Recepito tra le norme che regolano le obbligazioni da fatto illecito l’art. 1225, come già è stato fatto per gli artt. 1224 2236 o semplicemente precedendo l’azione di presenza della norma e le considerazioni che essa comporta, il momento della prevedibilità nel fatto illecito può essere quello del compiuto accertamento in sede giudiziaria o extragiudiziaria delle conseguenze dannose, cosicché l’obbligazione del debitore resta fissata entro i limiti della nozione del danno che si possa avere in quel momento.
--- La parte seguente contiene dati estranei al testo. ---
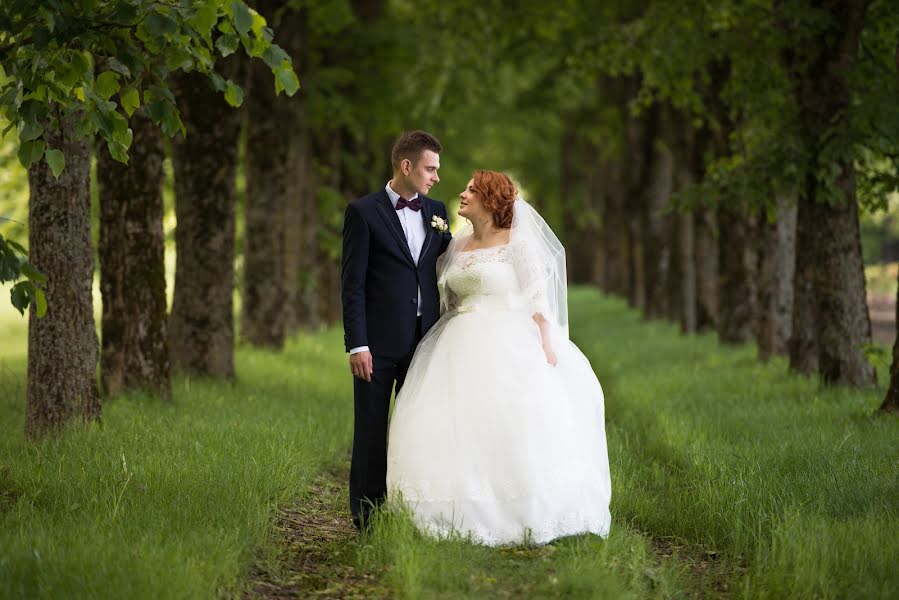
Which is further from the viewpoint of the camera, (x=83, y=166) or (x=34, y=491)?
(x=83, y=166)

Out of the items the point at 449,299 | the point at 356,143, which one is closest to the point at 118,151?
the point at 449,299

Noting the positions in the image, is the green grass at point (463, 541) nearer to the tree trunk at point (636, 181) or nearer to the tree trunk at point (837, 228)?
the tree trunk at point (837, 228)

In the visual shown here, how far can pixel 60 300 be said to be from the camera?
8.08m

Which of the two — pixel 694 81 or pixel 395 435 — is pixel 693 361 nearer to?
pixel 694 81

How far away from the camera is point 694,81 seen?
60.8ft

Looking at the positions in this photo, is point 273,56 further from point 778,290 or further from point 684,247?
point 684,247

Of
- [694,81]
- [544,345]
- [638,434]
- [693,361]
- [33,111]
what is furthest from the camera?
[694,81]

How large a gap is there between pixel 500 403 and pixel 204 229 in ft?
22.9

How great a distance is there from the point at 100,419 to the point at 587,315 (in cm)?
2438

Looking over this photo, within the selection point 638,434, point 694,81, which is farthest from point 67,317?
point 694,81

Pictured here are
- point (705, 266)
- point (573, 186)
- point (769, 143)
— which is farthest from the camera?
point (573, 186)

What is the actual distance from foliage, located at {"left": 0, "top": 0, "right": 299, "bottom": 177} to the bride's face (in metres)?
1.53

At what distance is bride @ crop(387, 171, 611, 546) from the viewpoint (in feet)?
20.1

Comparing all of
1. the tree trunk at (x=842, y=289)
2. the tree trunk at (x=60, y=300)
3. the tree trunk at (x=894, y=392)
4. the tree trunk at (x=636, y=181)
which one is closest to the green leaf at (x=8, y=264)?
the tree trunk at (x=60, y=300)
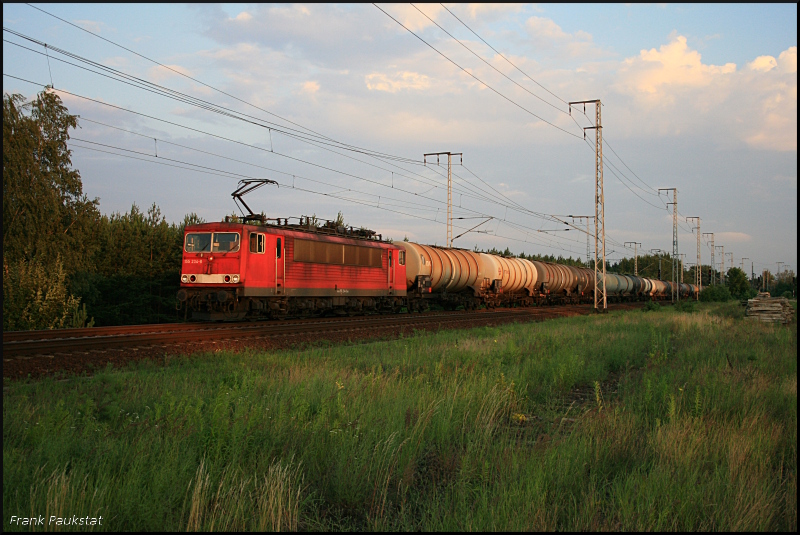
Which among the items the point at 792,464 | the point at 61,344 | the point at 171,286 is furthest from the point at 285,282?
the point at 171,286

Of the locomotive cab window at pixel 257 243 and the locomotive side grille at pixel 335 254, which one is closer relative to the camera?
the locomotive cab window at pixel 257 243

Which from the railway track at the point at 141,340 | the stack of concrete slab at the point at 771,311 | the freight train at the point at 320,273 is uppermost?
the freight train at the point at 320,273

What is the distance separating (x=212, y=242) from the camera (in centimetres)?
2077

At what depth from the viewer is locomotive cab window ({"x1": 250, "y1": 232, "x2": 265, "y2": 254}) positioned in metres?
20.6

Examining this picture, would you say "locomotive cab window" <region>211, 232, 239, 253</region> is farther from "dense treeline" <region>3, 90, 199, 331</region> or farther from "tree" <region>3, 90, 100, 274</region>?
"tree" <region>3, 90, 100, 274</region>

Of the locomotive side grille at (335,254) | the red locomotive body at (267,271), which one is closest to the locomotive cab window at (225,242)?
the red locomotive body at (267,271)

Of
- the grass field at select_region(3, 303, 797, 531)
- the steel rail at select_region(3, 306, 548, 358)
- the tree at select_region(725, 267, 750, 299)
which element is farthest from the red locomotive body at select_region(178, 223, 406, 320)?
the tree at select_region(725, 267, 750, 299)

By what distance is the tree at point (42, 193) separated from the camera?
29609 mm

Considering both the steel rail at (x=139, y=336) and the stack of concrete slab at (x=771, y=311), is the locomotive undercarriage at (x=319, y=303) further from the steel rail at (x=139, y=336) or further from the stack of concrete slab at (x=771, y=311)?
the stack of concrete slab at (x=771, y=311)

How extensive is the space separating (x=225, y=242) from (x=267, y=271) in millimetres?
1852

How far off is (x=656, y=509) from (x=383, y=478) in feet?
7.09

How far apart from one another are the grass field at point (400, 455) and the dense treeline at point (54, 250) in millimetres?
17503

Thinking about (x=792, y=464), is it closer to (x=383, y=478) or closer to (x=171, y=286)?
(x=383, y=478)

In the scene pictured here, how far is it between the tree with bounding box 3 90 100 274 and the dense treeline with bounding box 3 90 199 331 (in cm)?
5
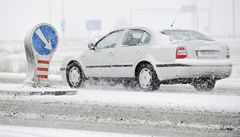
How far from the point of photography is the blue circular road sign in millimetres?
11875

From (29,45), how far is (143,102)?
3270mm

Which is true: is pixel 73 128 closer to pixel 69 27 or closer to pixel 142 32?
pixel 142 32

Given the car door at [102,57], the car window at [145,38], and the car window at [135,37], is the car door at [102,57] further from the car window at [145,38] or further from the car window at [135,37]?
the car window at [145,38]

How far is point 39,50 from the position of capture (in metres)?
12.0

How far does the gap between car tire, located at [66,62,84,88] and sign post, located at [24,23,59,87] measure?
1.97 metres

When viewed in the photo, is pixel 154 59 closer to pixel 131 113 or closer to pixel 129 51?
pixel 129 51

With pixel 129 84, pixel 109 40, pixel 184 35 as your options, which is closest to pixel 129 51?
pixel 129 84

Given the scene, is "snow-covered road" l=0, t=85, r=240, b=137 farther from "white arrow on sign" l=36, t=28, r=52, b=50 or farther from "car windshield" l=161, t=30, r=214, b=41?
"car windshield" l=161, t=30, r=214, b=41

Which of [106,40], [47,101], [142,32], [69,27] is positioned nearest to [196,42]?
[142,32]

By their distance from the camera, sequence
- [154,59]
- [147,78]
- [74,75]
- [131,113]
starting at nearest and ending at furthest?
[131,113] → [154,59] → [147,78] → [74,75]

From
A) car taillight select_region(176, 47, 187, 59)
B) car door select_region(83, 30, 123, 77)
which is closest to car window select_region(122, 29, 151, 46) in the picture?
car door select_region(83, 30, 123, 77)

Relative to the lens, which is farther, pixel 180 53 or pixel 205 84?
pixel 205 84

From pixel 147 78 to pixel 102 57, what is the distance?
1.63 metres

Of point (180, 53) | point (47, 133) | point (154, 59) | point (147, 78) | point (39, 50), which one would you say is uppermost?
point (39, 50)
Il debitore che abbia prontamente corrisposto il risarcimento nel momento stesso in cui il suo ammontare sia stato determinabile, dev’essere approvato nel suo proponimento con sentenze che giudichino positivamente il suo operato, sollevandolo da ogni ulteriore esborso o spesa e con implicito incoraggiamento ad operare in quella direzione.

Per contro, il creditore che non si acquieta alla liquidazione attuata dal Giudice Istruttore con l’ordinanza prevista dall’art. 186 quater cpc o al pagamento spontaneamente eseguito dal debitore usando i criteri comunemente praticati all’epoca dalla totalità o dalla maggior parte dei giudici, non va premiato con il favore delle spese o magari anche con adozione di criteri inusitati o sopravvenuti.

Soltanto queste certezze e la consapevolezza che la coltivazione di una vertenza nella quale, con ragionevole previsione, ogni ragione di contendere è cessata, tale consapevolezza può contribuire a ridurre il contenzioso e ad accelerare i empi della giustizia.